### Text passage
I'm writing a simple system service to switch on and off the remote desktop access of some computers depending on a schedule. This includes notifying, then logging off remote users that would be connected when the system switches to local-only.
To notify the user, I'm using the WTSSendMessage
function, which can display a dialog box inside a given session. It also allows specifying a timeout—which is very important in this case so that if nobody acknowledges the message within a given timeout, the service can simply force the logoff.
The problem I'm facing is that WTSSendMessage
(at least on the latest Windows 10, version 2004, and on Windows Server 2019 version 1809, the two systems on which I tested) doesn't return IDTIMEOUT
properly when the dialog box only has the OK button:
WTSSendMessage(WTS_CURRENT_SERVER_HANDLE, WTS_CURRENT_SESSION, SESSION_STOP_TITLE,
strlen(SESSION_STOP_TITLE), SESSION_STOP_MSG, strlen(SESSION_STOP_MSG),
MB_OK | MB_ICONEXCLAMATION, SESSION_WARNING_TIMEOUT, &resp, TRUE);
In this case, the resp
variable always contains IDOK
, independently on whether the user clicks OK or the timeout expires. The documentation doesn't say anything about a special case with a single OK button.

### Source data
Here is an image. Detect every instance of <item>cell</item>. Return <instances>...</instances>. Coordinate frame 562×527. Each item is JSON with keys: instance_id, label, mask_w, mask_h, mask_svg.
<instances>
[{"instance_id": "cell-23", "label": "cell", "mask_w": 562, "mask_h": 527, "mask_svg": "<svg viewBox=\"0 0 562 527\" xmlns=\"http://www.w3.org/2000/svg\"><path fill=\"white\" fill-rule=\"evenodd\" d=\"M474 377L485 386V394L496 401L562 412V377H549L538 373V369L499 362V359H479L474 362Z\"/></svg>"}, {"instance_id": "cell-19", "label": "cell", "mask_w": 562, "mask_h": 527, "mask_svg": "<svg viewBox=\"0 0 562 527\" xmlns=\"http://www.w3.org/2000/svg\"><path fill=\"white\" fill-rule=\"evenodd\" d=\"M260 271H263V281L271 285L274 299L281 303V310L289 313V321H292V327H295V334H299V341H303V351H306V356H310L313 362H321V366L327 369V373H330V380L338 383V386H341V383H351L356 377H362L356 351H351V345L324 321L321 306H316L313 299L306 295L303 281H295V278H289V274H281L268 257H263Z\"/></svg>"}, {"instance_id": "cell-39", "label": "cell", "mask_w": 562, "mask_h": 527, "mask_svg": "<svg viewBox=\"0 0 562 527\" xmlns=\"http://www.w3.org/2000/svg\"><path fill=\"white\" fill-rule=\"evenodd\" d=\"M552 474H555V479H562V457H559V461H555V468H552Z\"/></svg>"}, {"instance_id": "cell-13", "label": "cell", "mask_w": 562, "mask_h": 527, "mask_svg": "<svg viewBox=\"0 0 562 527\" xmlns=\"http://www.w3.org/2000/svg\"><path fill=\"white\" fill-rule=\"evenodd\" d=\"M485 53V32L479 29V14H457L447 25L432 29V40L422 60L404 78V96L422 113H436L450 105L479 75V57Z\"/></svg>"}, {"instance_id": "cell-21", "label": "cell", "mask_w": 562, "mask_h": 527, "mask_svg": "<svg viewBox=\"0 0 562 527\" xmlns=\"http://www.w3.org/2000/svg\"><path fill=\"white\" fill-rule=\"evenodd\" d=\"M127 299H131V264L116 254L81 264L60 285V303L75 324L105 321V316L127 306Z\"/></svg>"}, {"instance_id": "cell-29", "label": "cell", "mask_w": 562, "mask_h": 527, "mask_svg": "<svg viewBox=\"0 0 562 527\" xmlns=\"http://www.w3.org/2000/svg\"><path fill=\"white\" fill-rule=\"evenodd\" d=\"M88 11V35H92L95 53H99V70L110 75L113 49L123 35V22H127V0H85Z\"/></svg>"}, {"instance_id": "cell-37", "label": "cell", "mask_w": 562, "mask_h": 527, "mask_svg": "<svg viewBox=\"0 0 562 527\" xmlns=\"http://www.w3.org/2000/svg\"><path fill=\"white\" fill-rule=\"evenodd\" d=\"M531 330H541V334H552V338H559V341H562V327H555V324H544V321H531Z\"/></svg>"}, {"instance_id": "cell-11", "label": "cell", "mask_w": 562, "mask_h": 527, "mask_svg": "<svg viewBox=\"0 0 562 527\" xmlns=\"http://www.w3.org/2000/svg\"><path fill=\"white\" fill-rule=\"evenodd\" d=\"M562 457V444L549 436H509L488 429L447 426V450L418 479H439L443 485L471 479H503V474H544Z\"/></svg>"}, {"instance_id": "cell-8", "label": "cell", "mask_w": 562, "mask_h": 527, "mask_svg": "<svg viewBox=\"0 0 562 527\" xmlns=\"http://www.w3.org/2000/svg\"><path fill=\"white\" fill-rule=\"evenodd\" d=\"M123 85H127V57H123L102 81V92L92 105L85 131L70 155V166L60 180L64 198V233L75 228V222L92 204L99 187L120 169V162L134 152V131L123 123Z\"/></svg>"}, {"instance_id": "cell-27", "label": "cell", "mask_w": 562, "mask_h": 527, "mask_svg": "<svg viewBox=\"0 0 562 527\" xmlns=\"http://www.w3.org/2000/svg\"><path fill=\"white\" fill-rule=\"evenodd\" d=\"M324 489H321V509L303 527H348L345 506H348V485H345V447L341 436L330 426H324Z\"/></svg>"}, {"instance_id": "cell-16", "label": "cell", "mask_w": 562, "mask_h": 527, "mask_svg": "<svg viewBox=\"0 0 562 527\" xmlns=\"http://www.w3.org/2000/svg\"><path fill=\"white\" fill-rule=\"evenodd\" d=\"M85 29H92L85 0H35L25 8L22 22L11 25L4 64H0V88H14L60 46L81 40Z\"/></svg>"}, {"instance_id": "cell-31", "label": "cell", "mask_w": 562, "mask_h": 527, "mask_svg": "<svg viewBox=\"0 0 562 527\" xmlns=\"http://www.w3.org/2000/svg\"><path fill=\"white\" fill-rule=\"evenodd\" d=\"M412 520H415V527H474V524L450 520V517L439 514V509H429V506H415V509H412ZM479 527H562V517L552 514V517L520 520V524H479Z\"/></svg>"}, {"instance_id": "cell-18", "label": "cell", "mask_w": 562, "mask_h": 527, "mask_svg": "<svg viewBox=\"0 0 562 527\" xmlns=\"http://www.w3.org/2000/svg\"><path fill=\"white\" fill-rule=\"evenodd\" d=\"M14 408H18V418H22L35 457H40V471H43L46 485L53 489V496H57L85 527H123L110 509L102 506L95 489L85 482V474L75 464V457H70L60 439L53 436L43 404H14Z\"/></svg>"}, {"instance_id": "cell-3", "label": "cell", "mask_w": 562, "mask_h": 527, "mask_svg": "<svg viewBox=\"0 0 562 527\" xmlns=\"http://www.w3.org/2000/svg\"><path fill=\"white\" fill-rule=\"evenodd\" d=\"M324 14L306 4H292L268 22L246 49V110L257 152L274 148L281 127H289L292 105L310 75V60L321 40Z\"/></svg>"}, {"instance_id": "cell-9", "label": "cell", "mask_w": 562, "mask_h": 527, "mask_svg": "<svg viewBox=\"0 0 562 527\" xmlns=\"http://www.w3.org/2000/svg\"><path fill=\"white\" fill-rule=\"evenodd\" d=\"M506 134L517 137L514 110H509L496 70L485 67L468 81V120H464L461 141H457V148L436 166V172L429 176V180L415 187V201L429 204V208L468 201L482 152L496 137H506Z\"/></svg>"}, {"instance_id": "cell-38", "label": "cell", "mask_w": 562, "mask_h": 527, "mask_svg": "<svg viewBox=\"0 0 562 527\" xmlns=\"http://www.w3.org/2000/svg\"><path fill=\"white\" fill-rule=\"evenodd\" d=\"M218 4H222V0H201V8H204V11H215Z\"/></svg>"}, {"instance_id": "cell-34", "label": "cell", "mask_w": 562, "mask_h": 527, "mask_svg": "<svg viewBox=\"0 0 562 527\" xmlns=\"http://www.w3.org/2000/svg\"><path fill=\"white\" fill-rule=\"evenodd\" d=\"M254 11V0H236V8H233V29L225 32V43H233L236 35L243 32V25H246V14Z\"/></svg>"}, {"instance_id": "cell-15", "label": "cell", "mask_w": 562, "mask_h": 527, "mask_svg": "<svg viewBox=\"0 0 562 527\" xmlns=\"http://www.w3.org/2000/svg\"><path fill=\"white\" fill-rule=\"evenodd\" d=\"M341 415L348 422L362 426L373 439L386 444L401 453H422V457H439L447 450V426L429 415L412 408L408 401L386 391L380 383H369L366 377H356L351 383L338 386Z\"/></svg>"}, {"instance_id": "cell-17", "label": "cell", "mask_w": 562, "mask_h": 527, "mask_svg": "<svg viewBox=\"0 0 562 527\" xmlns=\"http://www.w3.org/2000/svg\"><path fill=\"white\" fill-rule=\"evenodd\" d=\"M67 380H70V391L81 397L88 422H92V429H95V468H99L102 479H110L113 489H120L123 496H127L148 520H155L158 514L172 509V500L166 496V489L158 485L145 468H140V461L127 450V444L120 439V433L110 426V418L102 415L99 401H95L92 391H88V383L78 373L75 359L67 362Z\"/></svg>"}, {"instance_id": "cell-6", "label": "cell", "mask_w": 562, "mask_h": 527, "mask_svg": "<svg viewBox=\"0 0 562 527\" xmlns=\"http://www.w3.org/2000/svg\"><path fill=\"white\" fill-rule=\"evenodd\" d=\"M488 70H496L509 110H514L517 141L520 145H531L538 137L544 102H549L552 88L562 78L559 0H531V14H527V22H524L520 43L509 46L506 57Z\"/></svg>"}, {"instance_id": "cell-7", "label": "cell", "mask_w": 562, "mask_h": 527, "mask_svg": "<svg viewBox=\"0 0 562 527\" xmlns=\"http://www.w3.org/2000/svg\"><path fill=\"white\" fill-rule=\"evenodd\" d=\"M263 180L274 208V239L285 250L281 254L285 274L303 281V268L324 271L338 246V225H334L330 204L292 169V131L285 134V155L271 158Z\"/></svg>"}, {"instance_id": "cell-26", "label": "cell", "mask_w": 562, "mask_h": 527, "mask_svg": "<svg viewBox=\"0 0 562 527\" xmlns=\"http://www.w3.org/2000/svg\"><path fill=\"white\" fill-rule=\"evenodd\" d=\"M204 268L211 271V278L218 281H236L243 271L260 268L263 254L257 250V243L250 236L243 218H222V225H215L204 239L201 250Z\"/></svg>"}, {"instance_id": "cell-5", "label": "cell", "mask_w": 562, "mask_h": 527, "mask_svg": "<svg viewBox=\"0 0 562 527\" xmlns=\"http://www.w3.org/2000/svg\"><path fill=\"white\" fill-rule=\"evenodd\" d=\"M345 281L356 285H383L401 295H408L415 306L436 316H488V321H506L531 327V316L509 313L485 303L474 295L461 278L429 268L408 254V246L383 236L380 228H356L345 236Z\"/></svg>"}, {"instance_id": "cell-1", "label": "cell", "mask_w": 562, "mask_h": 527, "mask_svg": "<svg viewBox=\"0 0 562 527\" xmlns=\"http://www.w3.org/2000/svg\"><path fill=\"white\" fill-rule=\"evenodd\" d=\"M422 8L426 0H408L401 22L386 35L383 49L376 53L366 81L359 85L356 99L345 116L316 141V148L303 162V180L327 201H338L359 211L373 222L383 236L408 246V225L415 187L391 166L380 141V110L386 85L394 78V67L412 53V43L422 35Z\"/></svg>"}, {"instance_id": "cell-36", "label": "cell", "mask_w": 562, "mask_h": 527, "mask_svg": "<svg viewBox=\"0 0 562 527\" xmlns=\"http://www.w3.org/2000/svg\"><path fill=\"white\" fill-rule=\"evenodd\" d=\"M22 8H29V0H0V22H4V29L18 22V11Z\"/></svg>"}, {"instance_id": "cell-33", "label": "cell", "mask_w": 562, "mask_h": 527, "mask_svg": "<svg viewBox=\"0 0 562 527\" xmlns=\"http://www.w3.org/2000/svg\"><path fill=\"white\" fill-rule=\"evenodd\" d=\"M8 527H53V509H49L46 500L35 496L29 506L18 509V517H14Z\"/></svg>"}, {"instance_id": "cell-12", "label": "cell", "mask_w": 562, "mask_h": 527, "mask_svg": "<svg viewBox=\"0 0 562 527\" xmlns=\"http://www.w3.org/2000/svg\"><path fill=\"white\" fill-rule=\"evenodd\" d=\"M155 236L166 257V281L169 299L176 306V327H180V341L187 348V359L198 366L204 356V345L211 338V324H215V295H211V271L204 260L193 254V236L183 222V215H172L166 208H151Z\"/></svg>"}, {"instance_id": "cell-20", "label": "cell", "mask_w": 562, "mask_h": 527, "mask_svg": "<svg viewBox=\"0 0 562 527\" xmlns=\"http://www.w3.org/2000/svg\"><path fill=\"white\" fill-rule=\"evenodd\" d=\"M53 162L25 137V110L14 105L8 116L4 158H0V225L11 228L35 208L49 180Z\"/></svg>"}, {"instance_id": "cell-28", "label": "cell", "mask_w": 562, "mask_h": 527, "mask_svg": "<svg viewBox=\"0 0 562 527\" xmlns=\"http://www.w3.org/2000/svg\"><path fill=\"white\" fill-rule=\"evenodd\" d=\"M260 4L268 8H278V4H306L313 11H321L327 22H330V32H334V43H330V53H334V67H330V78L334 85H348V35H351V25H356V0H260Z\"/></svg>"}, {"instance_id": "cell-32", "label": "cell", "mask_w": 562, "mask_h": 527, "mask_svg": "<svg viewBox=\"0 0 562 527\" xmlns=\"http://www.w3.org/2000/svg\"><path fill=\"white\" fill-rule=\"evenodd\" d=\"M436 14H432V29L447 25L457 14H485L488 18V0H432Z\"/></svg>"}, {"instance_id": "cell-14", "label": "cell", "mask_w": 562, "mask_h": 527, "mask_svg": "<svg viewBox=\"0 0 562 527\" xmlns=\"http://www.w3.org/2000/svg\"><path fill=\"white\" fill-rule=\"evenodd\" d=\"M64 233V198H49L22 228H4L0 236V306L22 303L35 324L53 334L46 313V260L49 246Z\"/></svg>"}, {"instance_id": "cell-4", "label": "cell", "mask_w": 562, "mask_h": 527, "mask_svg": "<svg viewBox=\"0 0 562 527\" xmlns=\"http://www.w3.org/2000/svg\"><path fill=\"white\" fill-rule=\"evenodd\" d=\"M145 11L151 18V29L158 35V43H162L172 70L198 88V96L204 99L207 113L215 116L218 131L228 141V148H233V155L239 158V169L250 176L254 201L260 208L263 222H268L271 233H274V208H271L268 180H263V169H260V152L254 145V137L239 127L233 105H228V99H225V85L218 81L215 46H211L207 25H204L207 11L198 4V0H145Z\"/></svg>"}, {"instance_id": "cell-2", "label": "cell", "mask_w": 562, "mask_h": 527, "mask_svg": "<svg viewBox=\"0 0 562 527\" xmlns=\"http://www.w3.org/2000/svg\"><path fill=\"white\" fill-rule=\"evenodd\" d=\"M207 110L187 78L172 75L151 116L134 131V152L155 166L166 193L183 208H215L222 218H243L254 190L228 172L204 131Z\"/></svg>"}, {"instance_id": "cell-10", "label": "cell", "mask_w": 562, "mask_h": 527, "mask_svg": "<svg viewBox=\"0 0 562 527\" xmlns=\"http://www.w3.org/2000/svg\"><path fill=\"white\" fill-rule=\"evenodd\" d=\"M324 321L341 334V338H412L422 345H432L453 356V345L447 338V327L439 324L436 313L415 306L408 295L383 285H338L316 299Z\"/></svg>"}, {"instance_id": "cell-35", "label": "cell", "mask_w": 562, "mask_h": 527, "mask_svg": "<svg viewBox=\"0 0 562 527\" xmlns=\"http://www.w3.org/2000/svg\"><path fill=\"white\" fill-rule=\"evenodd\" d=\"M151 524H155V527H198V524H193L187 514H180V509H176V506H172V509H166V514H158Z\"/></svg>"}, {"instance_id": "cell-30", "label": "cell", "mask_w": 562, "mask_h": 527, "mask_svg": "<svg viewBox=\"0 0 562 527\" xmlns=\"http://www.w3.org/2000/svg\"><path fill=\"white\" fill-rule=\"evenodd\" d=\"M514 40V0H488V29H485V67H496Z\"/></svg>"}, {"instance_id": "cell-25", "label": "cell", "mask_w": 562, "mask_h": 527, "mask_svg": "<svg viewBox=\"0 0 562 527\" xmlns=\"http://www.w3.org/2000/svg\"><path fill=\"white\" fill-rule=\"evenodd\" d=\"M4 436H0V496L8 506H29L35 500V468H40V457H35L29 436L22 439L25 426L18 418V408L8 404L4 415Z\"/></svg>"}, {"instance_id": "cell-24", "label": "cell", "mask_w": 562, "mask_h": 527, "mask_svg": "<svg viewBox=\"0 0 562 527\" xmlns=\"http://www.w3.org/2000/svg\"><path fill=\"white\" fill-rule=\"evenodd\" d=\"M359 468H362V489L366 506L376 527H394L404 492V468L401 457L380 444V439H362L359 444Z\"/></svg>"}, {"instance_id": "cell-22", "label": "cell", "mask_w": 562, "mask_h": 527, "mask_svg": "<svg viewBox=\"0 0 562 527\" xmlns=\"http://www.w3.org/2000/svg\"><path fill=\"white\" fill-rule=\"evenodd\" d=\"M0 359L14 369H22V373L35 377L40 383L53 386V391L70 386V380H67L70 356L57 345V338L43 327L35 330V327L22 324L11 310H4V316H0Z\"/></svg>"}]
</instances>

### Activity A
In the post about the WTSSendMessage timeout, which two systems were used for testing?
### Activity B
Continue the post about the WTSSendMessage timeout from the point where it stops.

### Exercise result A
Windows 10 version 2004 and Windows Server 2019 version 1809.

### Exercise result B
If instead of MB_OK
I use anything else (e.g., MB_YESNO
), the call properly works and resp
will contain either IDYES
, IDNO
, or IDTIMEOUT
depending on what happened. I also tried explicitly using the unicode (WTSSendMessageW
) version of the function just in case, but it doesn't change anything.
Is this a bug within the terminal services API? I didn't find any references to this behaviour anywhere. Would there be a workaround (besides rephrasing the message and using a Yes/No or OK/Cancel boutton couple)?